Successful people don’t see learning or achievement as a fixed destination to head for, and, having arrived, to settle into completed and finished. Not once have I heard someone who was a continual learner talk about looking forward to coming to the end of life’s challenges. They continue to exhibit an excitement, a curiosity, or a sense of wonder. One of their most engaging characteristics is their infectious desire to keep moving into the future, generating new challenges, and living with a sense that there is more to learn and accomplish. They understand that you can’t conquer the world by staying in a safe harbor.
What kind of attitude do you have when it comes to learning? I’ve observed that people fall into one of these categories. They live in one of three zones:
‘The Challenge Zone: “I attempt to do what I haven’t done before.”
The Comfort Zone: “I do what I already know I can do.”
The Coasting Zone: “I don’t even do what I’ve done before.”
Everyone starts out in the challenge zone. As small babies, we have to learn to eat, talk, and walk. Then we go to school and keep learning. But there comes a time in every person’s life when they no longer have to keep trying new things. This is a pivotal time. For some people it occurs pretty early in life. For others, it comes after they achieve some degree of success. That’s when they decide which zone they will live in: the challenge zone, where they will continue to try new things, explore and sometimes fail; the comfort zone, where they no longer take risks; or the coasting zone, where they don’t even try anymore. It’s a sad day when a person chooses to leave the challenge zone and stop growing. As Philips Brooks, the minister who spoke at Abraham Lincoln’s funeral, asserted, “Sad is the day for any man when he becomes absolutely satisfied with the life he is living, the thoughts that he is thinking and the deeds that he is doing; when there ceases to be forever beating at the doors of his soul a desire to do something larger which he seeks and knows he was meant and intended to do.”
Create a Growth Environment for the People You Lead
The average person will try to pull down anyone around him who is working to rise above average. The road to success is uphill all the way, and most people are not willing to pay the price. Many people would rather deal with old problems than find new solutions. To be a lifelong learner, you had to get out of a stagnant environment and distance yourself from people who had no desire to grow.
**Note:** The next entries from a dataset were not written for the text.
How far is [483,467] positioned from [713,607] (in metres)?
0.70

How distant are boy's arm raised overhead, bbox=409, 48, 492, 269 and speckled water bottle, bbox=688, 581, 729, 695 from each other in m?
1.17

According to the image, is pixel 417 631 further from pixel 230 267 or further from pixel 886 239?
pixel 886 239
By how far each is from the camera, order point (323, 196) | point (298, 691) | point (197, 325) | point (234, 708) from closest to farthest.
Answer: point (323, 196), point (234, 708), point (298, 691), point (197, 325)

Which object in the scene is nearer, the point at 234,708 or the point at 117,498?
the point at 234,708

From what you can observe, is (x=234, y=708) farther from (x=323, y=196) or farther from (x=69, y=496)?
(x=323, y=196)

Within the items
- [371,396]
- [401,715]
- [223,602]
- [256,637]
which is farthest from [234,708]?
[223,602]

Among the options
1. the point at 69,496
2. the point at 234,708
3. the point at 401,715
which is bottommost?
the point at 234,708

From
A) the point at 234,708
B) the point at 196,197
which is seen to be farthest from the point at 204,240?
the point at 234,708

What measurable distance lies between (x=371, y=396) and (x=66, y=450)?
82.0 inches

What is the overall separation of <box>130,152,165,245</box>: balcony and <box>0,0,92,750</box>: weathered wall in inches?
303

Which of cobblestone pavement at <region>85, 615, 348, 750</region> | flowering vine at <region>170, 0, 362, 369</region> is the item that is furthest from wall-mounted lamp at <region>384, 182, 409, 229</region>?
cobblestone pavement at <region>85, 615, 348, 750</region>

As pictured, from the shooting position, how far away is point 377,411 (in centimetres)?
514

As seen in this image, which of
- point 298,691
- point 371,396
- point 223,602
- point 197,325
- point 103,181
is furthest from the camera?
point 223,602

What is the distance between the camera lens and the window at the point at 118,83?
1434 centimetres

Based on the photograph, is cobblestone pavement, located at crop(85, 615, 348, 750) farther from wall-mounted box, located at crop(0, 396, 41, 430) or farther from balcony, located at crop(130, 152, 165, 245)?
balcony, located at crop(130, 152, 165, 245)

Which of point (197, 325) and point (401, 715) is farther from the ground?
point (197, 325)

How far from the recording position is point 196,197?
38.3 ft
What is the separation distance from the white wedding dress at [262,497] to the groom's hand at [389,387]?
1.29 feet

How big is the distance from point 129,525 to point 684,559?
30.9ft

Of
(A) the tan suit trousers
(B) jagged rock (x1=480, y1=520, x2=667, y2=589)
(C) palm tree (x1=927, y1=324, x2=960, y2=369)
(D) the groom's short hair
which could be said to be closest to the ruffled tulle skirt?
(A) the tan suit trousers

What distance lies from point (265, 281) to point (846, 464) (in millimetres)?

You sought out places where growth was valued and people were growing. It helped you to change and grow especially in the beginning of your journey.
If you are investing in yourself and have adopted the attitude of a continual learner, you may think you’ve done all you need to do in the area of personal growth. But as a leader, you have one more responsibility. You need to create a positive growth environment for the people you lead. If you don’t, the people in your organization who want to grow will find it difficult to do so, and they will eventually seek out other opportunities.
What does a growth environment look like? I believe it has ten characteristics. It is a place where the following things occur:
- Others are ahead of you.
- You are continually challenged.
- Your focus is forward.
- The atmosphere is affirming.
- You are often out of your comfort zone.
- You wake up excited.
- Failure is not your enemy.
- Others are growing.
- People desire change.
- Growth is modeled and expected.
If you can create a growth environment, not only will the people in your organization grow and improve, but people with great potential will knock down your doors to become part of your team! It will transform your organization.